We are in the middle of a 4-day weekend (Tuesday, May 1, is Labour Day in Germany, so we have a bridge holiday on Monday as well), so Geoff and I decided to take a weekend trip away. Originally we were planning to go to Rotenburg Ob Der Tauber, which is a walled medieval city in Bavaria, but because of some last-minute logistical issues, we changed our plan and took the train instead to Hamburg for two days.

The city of Hamburg is elegant and lovely; if you go, I highly recommend taking a free daily walking tour that starts at 11am in front of the Starbucks in the Rathausmarkt. (Since this tour is publicized by Starbucks, you can get flyers from any Starbucks in the city, that includes a city walking map.) The tour runs on tips only, but the tour guide we had was fabulous and weaved together all of the architecture of Hamburg with fascinating historical details for about 2-3 hours.

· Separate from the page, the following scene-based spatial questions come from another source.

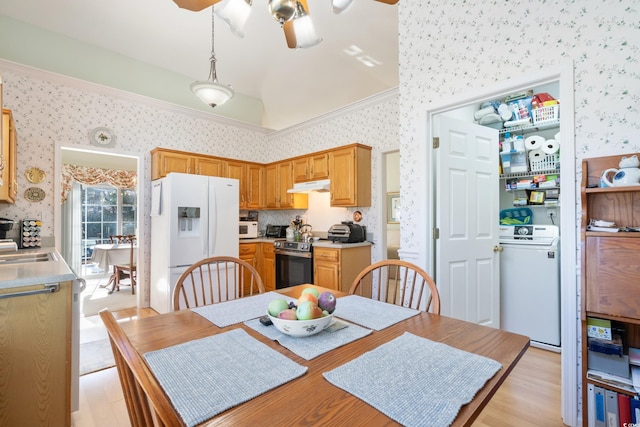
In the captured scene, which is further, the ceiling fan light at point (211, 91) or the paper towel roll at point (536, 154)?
the paper towel roll at point (536, 154)

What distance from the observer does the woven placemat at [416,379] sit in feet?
2.15

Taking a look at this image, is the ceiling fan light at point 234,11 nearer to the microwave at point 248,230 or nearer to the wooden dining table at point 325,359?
the wooden dining table at point 325,359

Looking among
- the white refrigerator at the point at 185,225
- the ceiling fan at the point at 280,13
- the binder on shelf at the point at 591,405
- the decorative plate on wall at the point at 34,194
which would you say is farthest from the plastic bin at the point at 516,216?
the decorative plate on wall at the point at 34,194

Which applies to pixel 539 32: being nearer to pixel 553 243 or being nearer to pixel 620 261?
pixel 620 261

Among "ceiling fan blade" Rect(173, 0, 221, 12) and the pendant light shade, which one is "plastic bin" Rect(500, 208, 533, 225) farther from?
"ceiling fan blade" Rect(173, 0, 221, 12)

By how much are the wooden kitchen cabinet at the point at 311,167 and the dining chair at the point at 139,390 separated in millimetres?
3553

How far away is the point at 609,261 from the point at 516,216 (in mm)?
2034

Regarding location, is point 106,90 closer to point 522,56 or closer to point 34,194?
point 34,194

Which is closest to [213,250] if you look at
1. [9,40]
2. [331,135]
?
[331,135]

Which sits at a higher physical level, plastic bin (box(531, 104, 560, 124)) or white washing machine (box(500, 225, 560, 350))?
plastic bin (box(531, 104, 560, 124))

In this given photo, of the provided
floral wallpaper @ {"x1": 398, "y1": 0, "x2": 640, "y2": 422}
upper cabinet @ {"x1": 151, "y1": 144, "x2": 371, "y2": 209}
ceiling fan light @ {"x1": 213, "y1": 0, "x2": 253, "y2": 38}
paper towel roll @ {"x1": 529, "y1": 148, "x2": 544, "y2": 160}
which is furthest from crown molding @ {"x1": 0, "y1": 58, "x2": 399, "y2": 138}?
ceiling fan light @ {"x1": 213, "y1": 0, "x2": 253, "y2": 38}

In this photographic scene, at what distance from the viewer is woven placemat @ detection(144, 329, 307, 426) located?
2.19ft

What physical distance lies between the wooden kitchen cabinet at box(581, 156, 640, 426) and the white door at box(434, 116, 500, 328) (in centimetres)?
93

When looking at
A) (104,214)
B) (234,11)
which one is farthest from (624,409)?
(104,214)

In Hamburg there is the former headquarters of the factory that produced Zyklon B, which was used by the Nazis to kill millions of Jews during WWII. The tour stops here for a bit as the tour guide points out the fact that the German government had to win a lawsuit against the current building owners in order to put up a plaque at its entrance to help people remember the crimes that took place.
Also, there is the St. Nikolai Church ruins that are a testimony to the 8 days of 24-hour nonstop bombing campaign that the Allies bought upon the city in 1943. The raids were ominously named Operation Gemorrah, which in itself is a name to make me shudder. At least 40,000 people died in the air raids on Hamburg, and the fire storms in the city grew to be three times the height of the St. Nikolai Church, displacing over a million Hamburg residents. Today, the scorched church ruins are left as a memorial to the damages done by war. (It's hard to gather unbiased information about this, but I think that Germans consider the raids an act of war crime from the Allies.)

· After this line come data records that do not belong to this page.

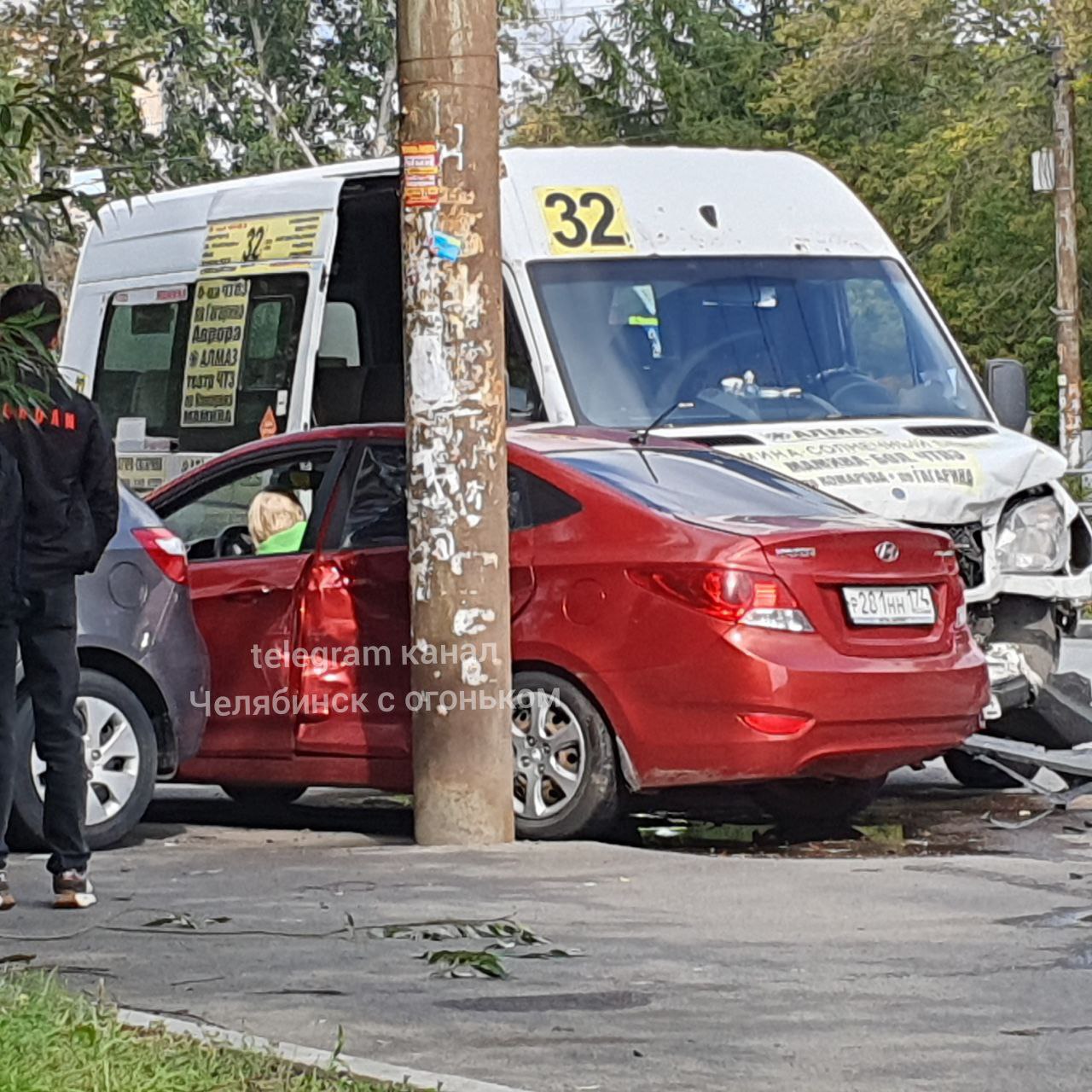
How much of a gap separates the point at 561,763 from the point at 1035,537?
94.5 inches

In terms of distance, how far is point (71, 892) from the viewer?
782cm

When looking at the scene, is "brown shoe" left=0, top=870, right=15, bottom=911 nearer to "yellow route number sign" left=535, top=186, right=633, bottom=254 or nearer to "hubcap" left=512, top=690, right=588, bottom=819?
"hubcap" left=512, top=690, right=588, bottom=819

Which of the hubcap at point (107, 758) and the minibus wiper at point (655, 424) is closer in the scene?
the hubcap at point (107, 758)

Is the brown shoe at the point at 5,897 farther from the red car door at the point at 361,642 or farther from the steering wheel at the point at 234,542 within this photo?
the steering wheel at the point at 234,542

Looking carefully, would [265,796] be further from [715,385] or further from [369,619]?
[715,385]

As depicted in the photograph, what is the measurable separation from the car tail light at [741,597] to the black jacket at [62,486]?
206 centimetres

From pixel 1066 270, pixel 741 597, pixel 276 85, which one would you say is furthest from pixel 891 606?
pixel 276 85

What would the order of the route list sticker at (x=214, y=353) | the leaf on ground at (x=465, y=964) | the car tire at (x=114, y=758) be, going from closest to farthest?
the leaf on ground at (x=465, y=964), the car tire at (x=114, y=758), the route list sticker at (x=214, y=353)

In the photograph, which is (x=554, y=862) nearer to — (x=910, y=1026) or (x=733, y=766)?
(x=733, y=766)

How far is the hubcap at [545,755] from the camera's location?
30.7 feet

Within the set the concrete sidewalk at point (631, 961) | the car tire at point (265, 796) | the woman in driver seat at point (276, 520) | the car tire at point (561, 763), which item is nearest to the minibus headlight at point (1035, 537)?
the concrete sidewalk at point (631, 961)

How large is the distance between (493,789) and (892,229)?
119 feet

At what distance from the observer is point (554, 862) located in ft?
28.3

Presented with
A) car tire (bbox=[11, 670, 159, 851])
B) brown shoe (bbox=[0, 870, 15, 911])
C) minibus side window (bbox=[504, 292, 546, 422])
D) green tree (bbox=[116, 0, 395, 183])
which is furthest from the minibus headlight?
green tree (bbox=[116, 0, 395, 183])
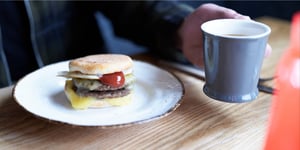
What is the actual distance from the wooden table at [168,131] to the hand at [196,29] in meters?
0.13

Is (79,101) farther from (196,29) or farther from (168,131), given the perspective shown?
(196,29)

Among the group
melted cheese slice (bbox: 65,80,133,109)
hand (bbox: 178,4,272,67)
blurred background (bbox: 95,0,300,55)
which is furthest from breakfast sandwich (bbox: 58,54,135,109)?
blurred background (bbox: 95,0,300,55)

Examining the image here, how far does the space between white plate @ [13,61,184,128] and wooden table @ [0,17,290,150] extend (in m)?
0.02

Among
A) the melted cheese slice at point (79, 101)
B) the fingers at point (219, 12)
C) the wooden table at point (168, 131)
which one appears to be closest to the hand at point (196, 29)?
the fingers at point (219, 12)

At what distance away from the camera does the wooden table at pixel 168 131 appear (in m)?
0.59

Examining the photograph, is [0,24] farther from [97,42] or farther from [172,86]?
[172,86]

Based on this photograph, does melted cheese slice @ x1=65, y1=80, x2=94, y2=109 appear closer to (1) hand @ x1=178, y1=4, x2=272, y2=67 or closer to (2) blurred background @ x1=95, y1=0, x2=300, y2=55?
(1) hand @ x1=178, y1=4, x2=272, y2=67

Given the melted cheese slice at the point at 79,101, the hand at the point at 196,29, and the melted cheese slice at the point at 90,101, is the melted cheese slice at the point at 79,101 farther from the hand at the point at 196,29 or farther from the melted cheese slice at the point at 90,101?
the hand at the point at 196,29

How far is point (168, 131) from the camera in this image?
63 cm

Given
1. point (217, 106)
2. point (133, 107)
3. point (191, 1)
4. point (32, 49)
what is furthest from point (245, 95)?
point (32, 49)

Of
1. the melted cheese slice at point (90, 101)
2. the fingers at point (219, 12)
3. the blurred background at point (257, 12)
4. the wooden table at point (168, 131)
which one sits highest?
the fingers at point (219, 12)

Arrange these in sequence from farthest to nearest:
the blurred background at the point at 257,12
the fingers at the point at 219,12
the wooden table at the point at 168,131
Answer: the blurred background at the point at 257,12 < the fingers at the point at 219,12 < the wooden table at the point at 168,131

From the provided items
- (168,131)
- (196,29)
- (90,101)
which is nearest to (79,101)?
(90,101)

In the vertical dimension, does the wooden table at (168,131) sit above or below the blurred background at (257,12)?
above
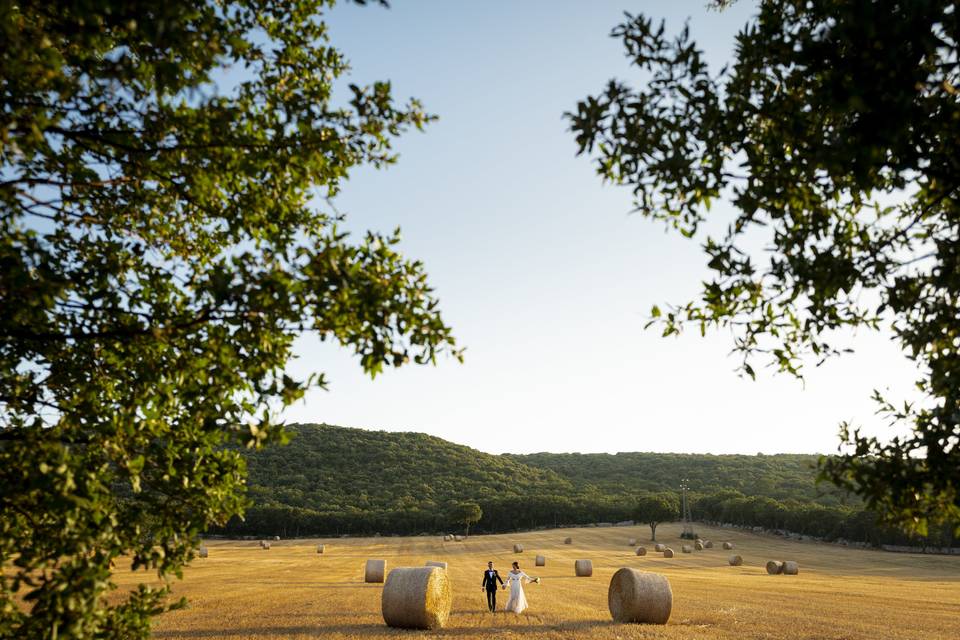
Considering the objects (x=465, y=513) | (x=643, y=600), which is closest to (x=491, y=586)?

The St. Michael's Church in Hamburg is also where Johann Bezenberg made his experiment to help prove that the earth rotates about its axis, using the observation that the object dropped from the top of the church does not land directly underneath but lands slightly "ahead" of the rotation.
Besides that, there is a very lively and touristy red light district to check out in Hamburg (prostitution is legal in Germany), where the Beatles had frequented/performed during the time that they had lived in Hamburg. There is also a Miniatur Wunderland, which boasts to have the largest model trains in the world, which Geoff loved. (I am not very interested in model train cars, as it turns out. The place was far too crowded for my liking; I did like their airport models, however, with planes taking off and landing on schedule, and I liked that they altered the amount of daylight periodically to show dusk, dawn, morning, and evening views of the various models.)

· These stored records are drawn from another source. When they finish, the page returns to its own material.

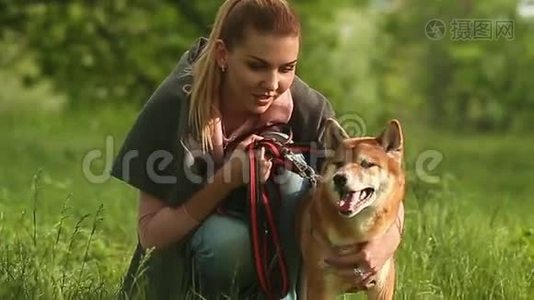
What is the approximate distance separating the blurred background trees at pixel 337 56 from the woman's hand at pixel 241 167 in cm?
495

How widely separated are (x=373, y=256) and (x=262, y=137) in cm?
52

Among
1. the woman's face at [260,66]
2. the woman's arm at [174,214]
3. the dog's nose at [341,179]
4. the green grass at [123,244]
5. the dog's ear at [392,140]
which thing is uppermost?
the woman's face at [260,66]

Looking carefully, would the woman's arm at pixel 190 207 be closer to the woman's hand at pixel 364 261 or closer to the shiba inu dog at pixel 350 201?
the shiba inu dog at pixel 350 201

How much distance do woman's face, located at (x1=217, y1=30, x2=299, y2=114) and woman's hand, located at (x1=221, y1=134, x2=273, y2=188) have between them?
0.15 m

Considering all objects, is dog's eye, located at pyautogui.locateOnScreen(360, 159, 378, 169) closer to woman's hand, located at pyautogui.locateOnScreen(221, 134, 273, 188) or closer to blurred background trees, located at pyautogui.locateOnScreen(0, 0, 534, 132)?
woman's hand, located at pyautogui.locateOnScreen(221, 134, 273, 188)

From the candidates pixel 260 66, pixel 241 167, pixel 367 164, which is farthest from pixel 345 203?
pixel 260 66

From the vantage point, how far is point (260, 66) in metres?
3.36

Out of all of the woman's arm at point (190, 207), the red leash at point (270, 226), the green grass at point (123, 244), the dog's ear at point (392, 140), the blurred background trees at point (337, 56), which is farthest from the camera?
the blurred background trees at point (337, 56)

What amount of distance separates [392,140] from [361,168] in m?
0.14

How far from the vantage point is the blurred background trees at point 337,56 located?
1288 centimetres

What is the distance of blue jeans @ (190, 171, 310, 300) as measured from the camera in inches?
138

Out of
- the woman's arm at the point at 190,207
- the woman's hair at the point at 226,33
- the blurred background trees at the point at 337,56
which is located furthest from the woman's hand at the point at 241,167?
the blurred background trees at the point at 337,56

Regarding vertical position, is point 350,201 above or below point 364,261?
above

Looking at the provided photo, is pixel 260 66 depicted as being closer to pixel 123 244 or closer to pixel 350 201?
pixel 350 201
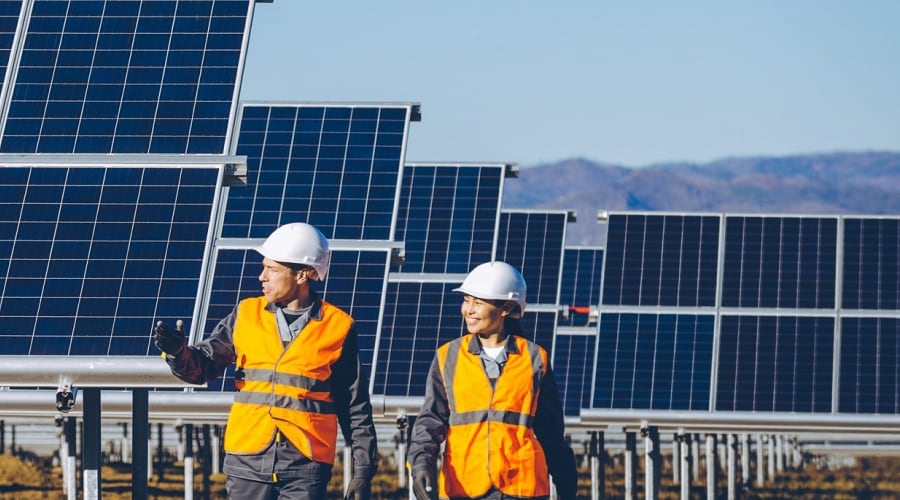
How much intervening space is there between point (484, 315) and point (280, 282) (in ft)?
4.13

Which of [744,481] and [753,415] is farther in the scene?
[744,481]

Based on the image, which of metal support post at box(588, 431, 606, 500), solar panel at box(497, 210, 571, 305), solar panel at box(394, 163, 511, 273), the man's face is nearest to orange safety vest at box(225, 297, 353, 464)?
the man's face

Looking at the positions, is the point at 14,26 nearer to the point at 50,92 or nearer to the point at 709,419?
the point at 50,92

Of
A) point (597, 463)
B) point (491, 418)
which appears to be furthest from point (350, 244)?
point (491, 418)

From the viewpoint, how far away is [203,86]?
18547 mm

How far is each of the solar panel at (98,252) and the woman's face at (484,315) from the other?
15.3ft

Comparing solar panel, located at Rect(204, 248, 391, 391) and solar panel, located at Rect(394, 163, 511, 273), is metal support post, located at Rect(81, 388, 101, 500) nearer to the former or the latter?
solar panel, located at Rect(204, 248, 391, 391)

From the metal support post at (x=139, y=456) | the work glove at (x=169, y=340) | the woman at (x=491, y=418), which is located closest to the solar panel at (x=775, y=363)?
the metal support post at (x=139, y=456)

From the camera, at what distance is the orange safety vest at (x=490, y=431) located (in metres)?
11.0

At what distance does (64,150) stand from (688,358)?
15.9m

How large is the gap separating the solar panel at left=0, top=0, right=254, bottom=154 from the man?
622 centimetres

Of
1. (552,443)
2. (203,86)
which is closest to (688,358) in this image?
(203,86)

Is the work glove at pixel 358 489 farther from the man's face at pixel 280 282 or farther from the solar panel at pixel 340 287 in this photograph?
the solar panel at pixel 340 287

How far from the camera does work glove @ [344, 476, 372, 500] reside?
10.6 meters
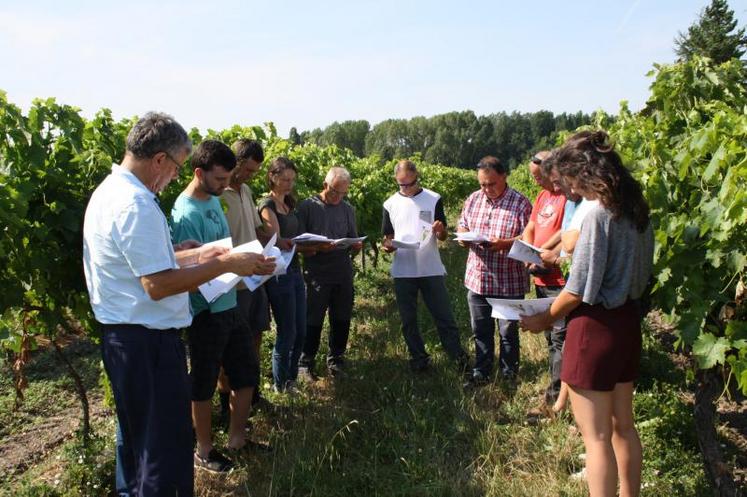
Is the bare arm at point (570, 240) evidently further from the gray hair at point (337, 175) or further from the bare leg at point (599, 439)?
the gray hair at point (337, 175)

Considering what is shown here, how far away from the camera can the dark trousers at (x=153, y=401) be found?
2.33m

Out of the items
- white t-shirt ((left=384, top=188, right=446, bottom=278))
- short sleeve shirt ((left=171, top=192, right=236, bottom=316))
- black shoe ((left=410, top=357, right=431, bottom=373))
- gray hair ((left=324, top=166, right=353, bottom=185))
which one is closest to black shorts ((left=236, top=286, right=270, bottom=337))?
short sleeve shirt ((left=171, top=192, right=236, bottom=316))

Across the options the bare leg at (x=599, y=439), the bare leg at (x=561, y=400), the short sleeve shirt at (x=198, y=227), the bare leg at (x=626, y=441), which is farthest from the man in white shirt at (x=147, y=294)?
the bare leg at (x=561, y=400)

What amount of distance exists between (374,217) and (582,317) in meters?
7.23

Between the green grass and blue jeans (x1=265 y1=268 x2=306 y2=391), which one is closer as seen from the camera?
the green grass

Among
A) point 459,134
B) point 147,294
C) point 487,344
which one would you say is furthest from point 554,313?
point 459,134

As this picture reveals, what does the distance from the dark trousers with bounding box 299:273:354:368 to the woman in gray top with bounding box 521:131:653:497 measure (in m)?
2.73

The city itself is surrounded by canals and waterways, and it is lovely to walk around, especially in this fresh spring temperature. We didn't eventually have time to do this, but there is also a water ferry #62 that is covered by your all-day metro tickets that you could ride around the city. I plan to return at some point to Hamburg to see their famous Sunday fish market, to try their famous local Hamburg fish dishes, and obviously to ride the ferries! So, till next time, Hamburg! :)
PS. We noticed that Hamburg -- or at least the parts where we were -- had few people drinking on the streets as compared with Berlin, even though technically it is still legal to drink in open air. Our tour guide told us that the city has been making a concerted effort to drive what it perceives as "bad" behavior out to the fringes of the city, by playing classical music on the intercoms near the financial center of the city. Hilarious. We did hear classical music being played everywhere from the intercom speakers; it is amusing that it is viewed as a deterrent for drinkers to linger around. Of course, our tour guide also thinks Berlin is "bombastic!" :) :)

PPS. Much to my disappointment, hamburgers (the delicious things they sell at In and Out) didn't come from Hamburg!